However hard your wilderness becomes, it’s still better than being Pharaoh’s slave.

Don’t get discouraged when God is moving you from your past to your future. It may be taking longer than you thought it would, and it may be tougher than you had anticipated. But remember that deliverance is a process, not an event. Liberation is great, but just because the body’s been set free doesn’t mean there aren’t still chains on the mind. So your wilderness is a pruning process. It’s a time of testing and a time of trusting.
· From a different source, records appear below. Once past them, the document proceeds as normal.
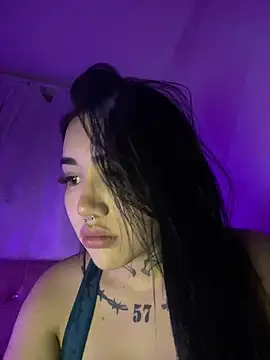 Snapshot of Nickiiiii chatting on February 12, 6:51 am Nickiiiii online show from February 12, 6:51 am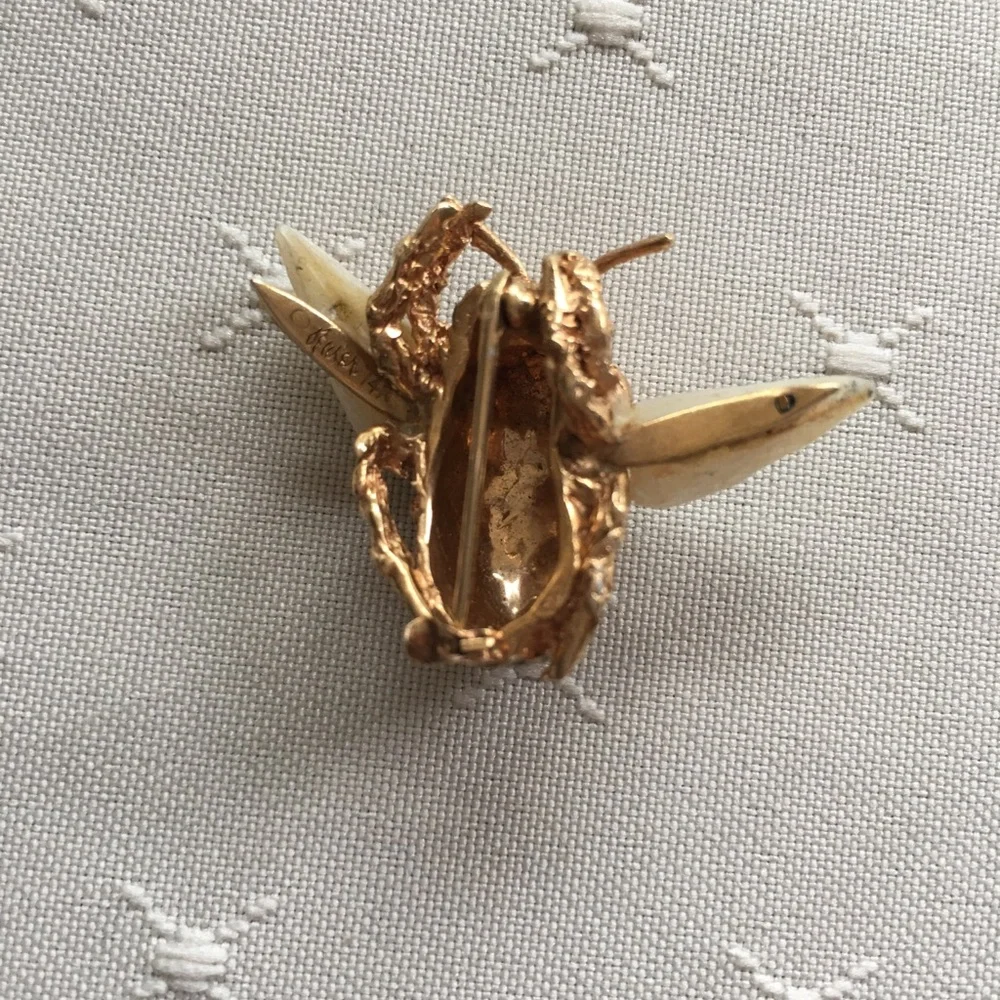 14k Gold Bee Brooch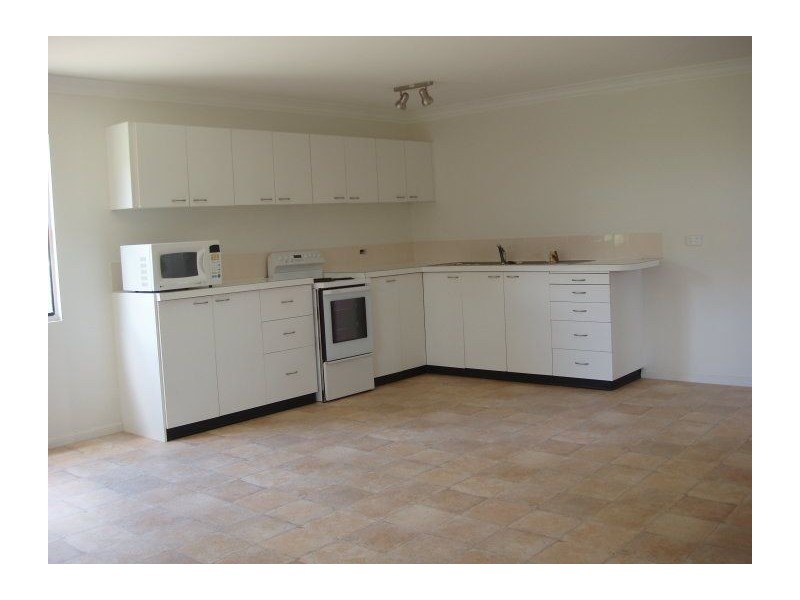 7 Racecourse Road, Mount Morgan QLD 4714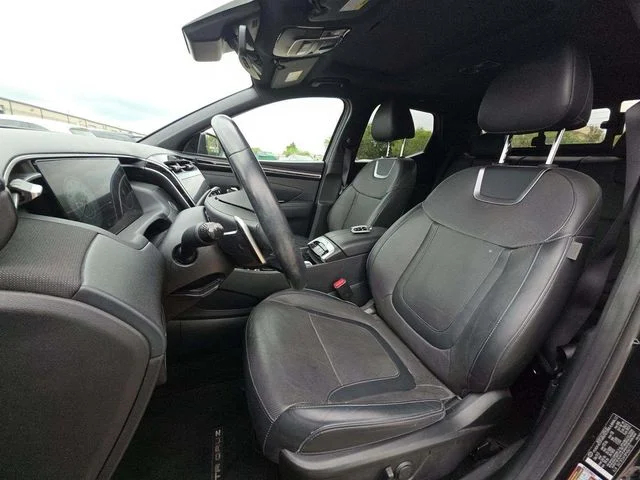 Used 2023 Black Hyundai Limited image 3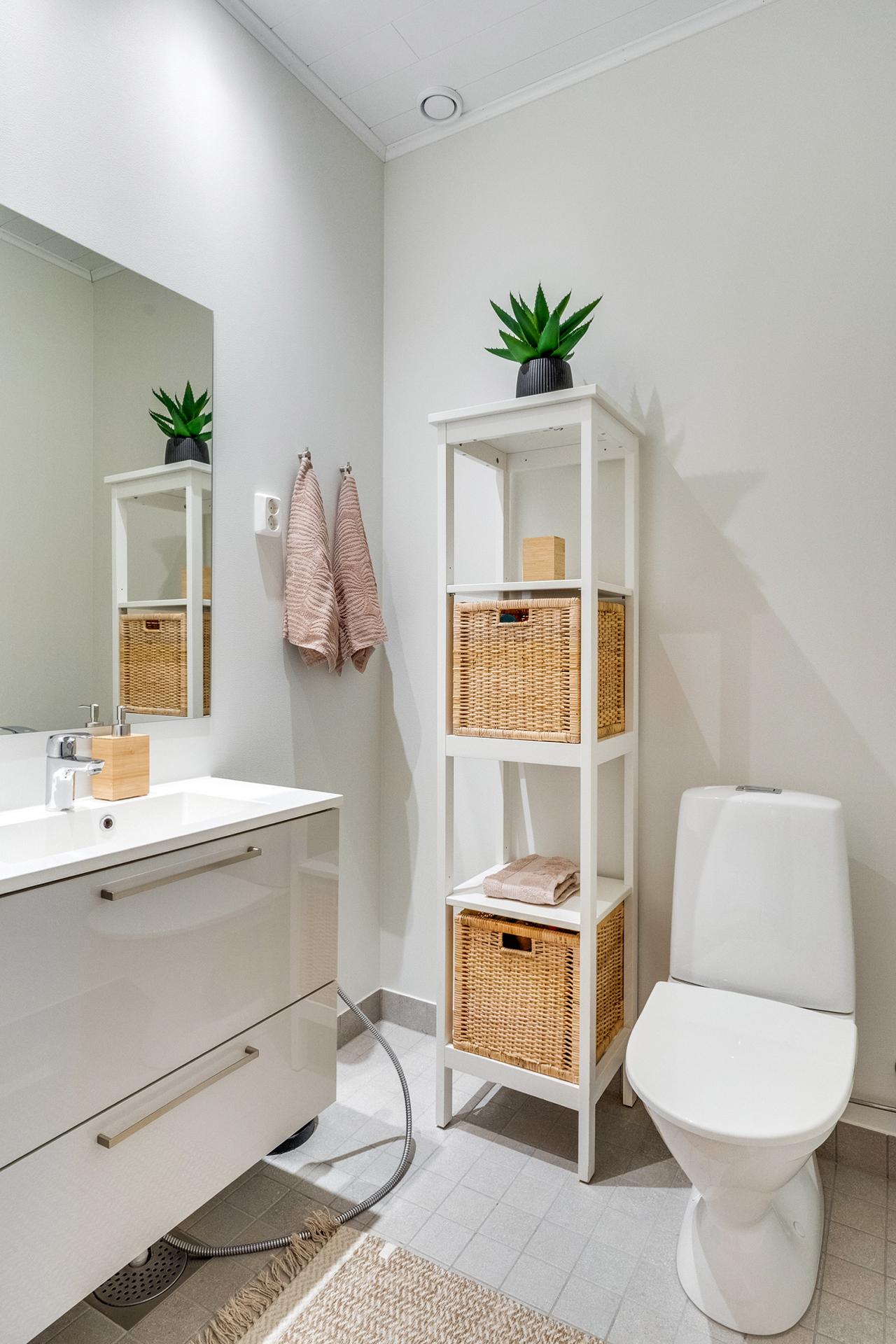 Mirttisentie 1, Haurala, Lempäälä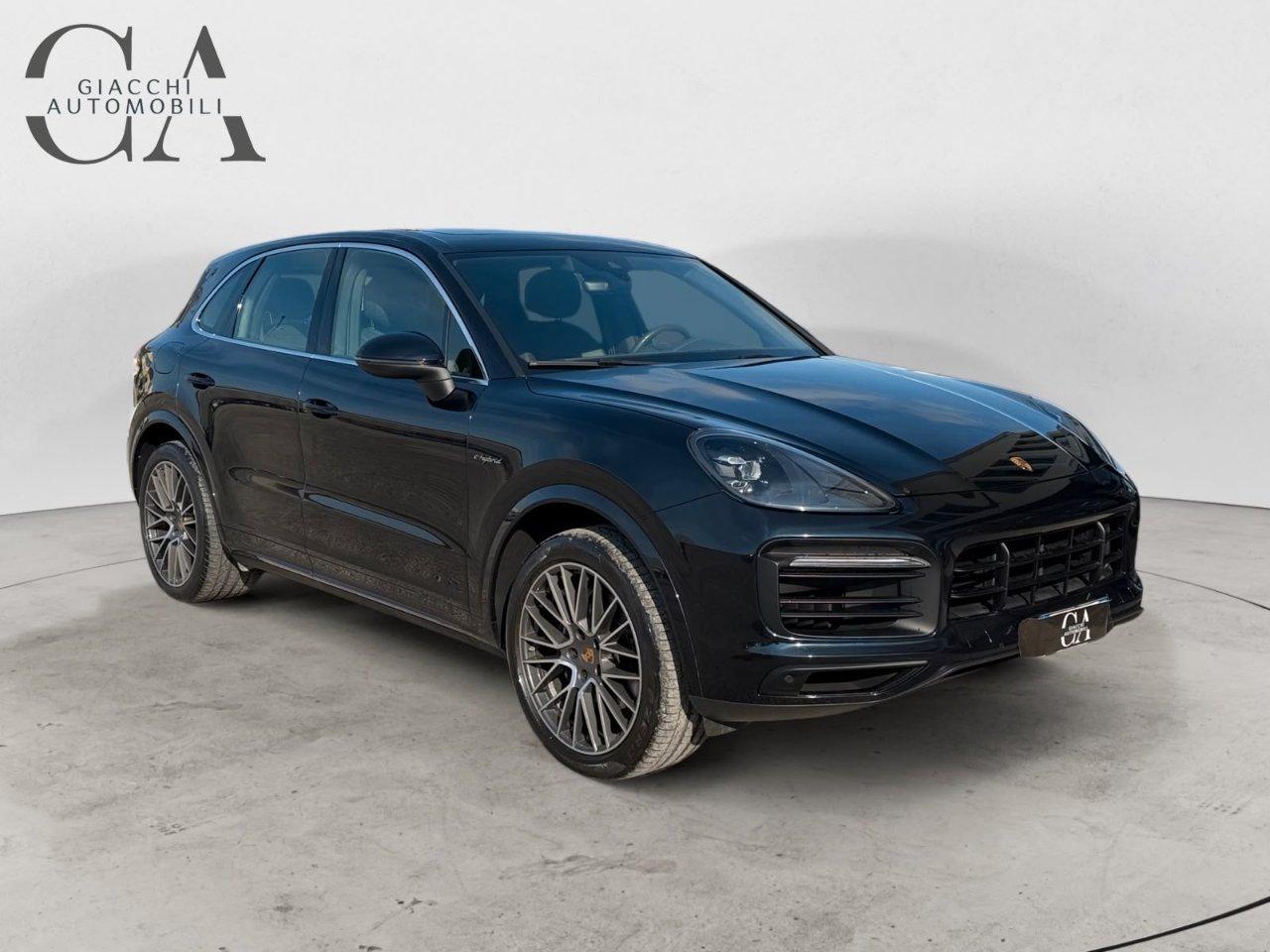 Porsche Cayenne 3.0 e-hybrid tiptronic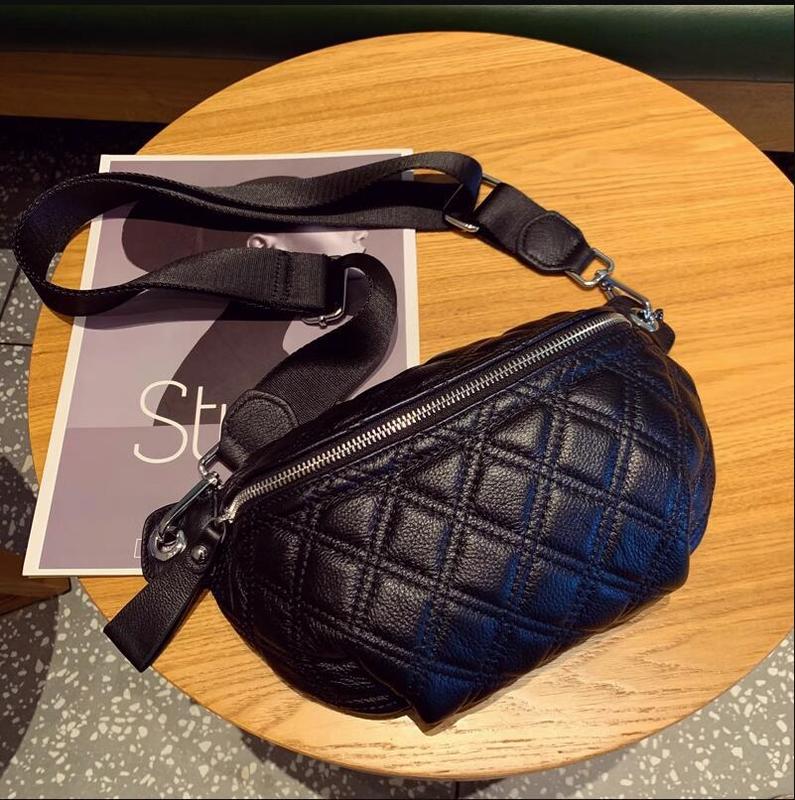 Cowhide Chest Bag for Women 2025 New Casual Crossbody Waist Bag for Women Trendy Ins High-End Versatile Shoulder Bag Saddle Bag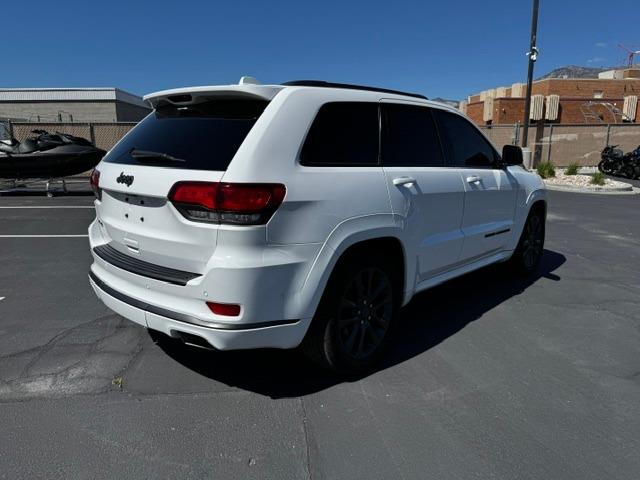 Vehicle Photograph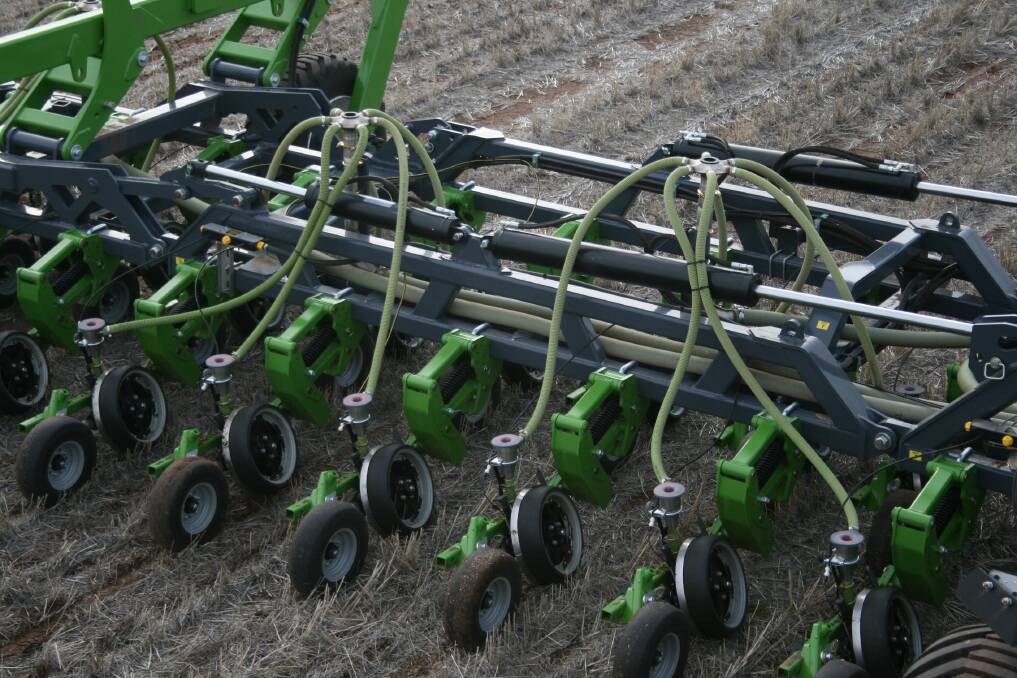 Smallaire has become a world-renowned name as innovators of seeding technology with their vast range of air-seeder components and high-pressure blowers.
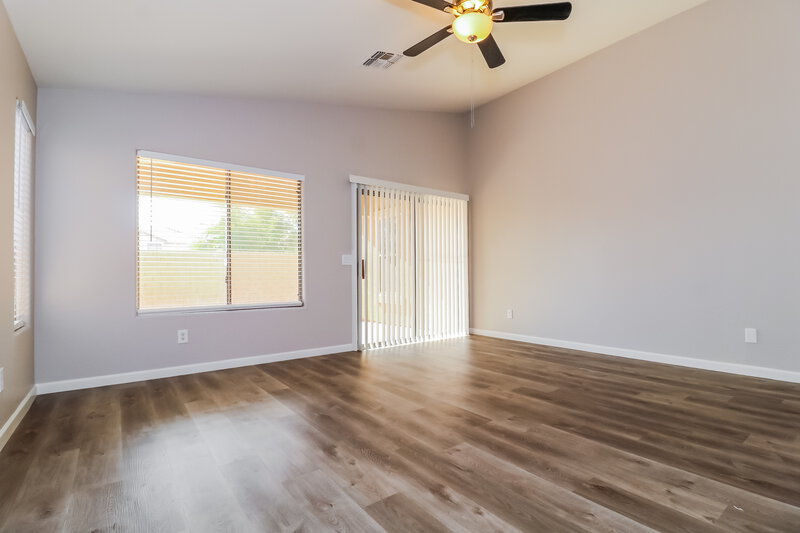 2,010/Mo, 13625 W Lisbon Ln Surprise, AZ 85379 Dining Room View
It’s a God-ordained season of correcting and perfecting you for what’s to come.

Maybe your wilderness is a season of loneliness you’ve got to go through after escaping an abusive relationship.

Maybe your wilderness is the withdrawal pain you feel after finally being delivered from your addiction.

Maybe your wilderness is a time of tightening the belt after leaving a lucrative, but life-draining job.

Maybe your wilderness is the isolation you’re enduring because you’ve finally decided to follow hard after Jesus, and that means forfeiting some old friendships and breaking some long-standing bonds.

Whatever your wilderness may be, this is still better than that. For one thing, even though you’re in the middle of “no man’s land,” God is with you now in a way that He wasn’t while you were in Pharaoh’s grasp. Yes, they were in the desert, but Israel got to experience the Lord’s incredible presence in the cloud and the fire, leading them by day and night!

For another thing, He’s sustaining you with the bread of heaven, miraculous manna to keep you going. It may not be everything your flesh desires, but it’s everything your soul requires! His grace is still sufficient.

Don’t give up on God. Don’t give in to the frustration or the fear. Don’t be seduced by the warped memory of the “pleasure” that your past life provided. And don’t let the temporary growing pains of your new life make you miss out on the glory of God’s promises.

Your worst day in the desert is still better than your best day in Egypt. Don’t go back.